ARLINGTON, Texas — As he flew from Tampa to Texas on Saturday, Rays fan Matt Connor never stopped believing his team could beat the Rangers and keep its postseason hopes alive.
The game went just as he hoped, with sharp pitching from Matt Garza and actual hits from Tampa Bay. And Connor was there in his Rays jersey and his University of Florida cap to cheer them on.
And like the smattering of other Rays fans in Rangers Ballpark, he still believes.
"I'm optimistic — win three games in a row!" said Connor, 35, of Odessa, a restaurant owner.
For the Rays fans, the game was a see-saw contest that reflected the highs and lows of the season as a whole.

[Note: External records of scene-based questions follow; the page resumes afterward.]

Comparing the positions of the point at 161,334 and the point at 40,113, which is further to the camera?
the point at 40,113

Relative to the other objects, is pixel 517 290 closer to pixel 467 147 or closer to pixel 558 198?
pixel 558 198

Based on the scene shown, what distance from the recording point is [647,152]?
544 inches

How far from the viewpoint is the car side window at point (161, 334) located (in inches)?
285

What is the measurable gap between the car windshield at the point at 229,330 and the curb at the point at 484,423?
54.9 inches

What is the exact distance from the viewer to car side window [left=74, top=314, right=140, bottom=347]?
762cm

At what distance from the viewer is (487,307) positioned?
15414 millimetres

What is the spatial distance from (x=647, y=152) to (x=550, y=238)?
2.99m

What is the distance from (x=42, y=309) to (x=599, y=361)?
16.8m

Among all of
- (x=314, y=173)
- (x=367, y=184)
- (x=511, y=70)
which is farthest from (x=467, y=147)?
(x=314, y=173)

"The best thing about it is that they're young at heart (and) they've got a lot of heart," said Doug Hawkins, 55, of Plant City. He was in a group of six people from the Tampa Bay area who happened to be working on a pipe rehab project in nearby Irving, which meant they could all come over to watch their hometown team in the playoffs.

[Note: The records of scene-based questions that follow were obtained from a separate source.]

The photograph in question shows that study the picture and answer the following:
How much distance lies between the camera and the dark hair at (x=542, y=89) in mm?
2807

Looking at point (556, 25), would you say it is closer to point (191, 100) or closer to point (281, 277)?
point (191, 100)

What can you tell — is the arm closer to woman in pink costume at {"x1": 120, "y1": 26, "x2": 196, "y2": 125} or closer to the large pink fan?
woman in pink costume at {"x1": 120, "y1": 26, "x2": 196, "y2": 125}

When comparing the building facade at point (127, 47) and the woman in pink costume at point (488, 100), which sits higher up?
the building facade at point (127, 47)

"It was the best timing in the world," he said.
Another person who never stopped believing in the team was Phillip Brignac of St. Amant, La., who is the father of the Rays' Reid Brignac.
"This team doesn't quit," Brignac said after the Rays took a four-run lead into the bottom of the ninth inning.

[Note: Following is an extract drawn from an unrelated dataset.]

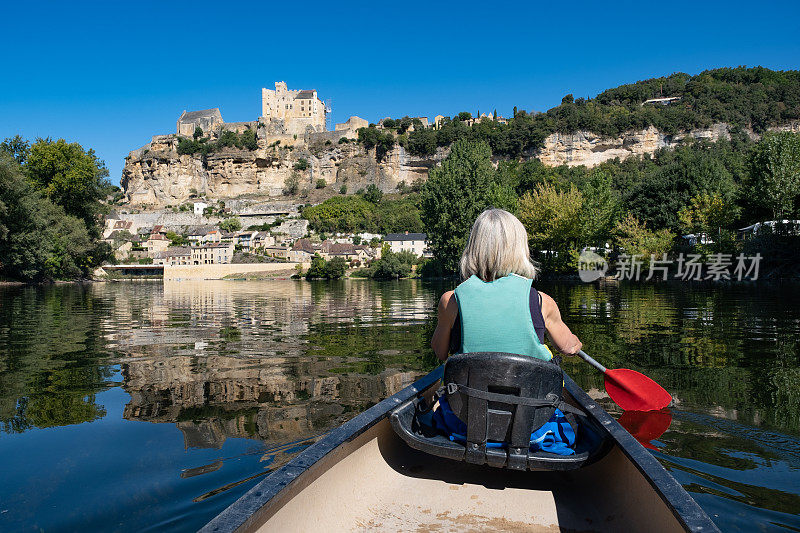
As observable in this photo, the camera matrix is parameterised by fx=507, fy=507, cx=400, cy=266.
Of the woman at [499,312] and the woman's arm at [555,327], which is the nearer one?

Just then, closer Rafael Soriano uncharacteristically gave up a home run.
"Nah, they're all right," Brignac said.
And they were, keeping the score 6-3.
The Texas hometown crowd was thunderous Saturday, and fans cheered with the hunger of a team that had not seen the postseason in a decade. A hunger that reminded Rays fan Tim Hooper of the 2008 Rays.
"It's new to them the same way it was new to us," Hooper said.
Rays fans were sparse in Rangers Ballpark — knowing the team was one game away from elimination might have discouraged some from making the trip.
But it was hard to miss five members of the Williams family, most of whom wore Rays jerseys with their first names emblazoned on the back. Which meant Ryan Williams, the father, was probably wearing the only "Ryan" jersey in the ballpark that didn't refer to Nolan Ryan.
His kids were optimistic as they came to Arlington. Five-year-old daughter Elli, a kindergartener, said "they're the best team in the whole world."